## Written problem
Which lines in the rows below contain the string "Rect"? Pull out each of them in full.

## Records provided
+++
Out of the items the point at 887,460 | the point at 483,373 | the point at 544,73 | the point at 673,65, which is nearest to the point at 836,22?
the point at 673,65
+++
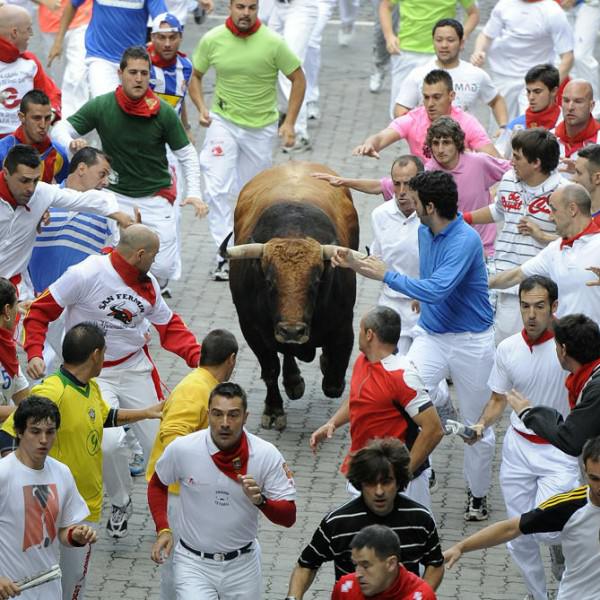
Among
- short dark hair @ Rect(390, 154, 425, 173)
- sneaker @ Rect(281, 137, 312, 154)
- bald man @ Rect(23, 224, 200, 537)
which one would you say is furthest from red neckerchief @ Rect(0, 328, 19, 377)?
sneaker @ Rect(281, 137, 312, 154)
+++
## Exercise response
- short dark hair @ Rect(390, 154, 425, 173)
- sneaker @ Rect(281, 137, 312, 154)
- bald man @ Rect(23, 224, 200, 537)
which one would you say is furthest from red neckerchief @ Rect(0, 328, 19, 377)?
sneaker @ Rect(281, 137, 312, 154)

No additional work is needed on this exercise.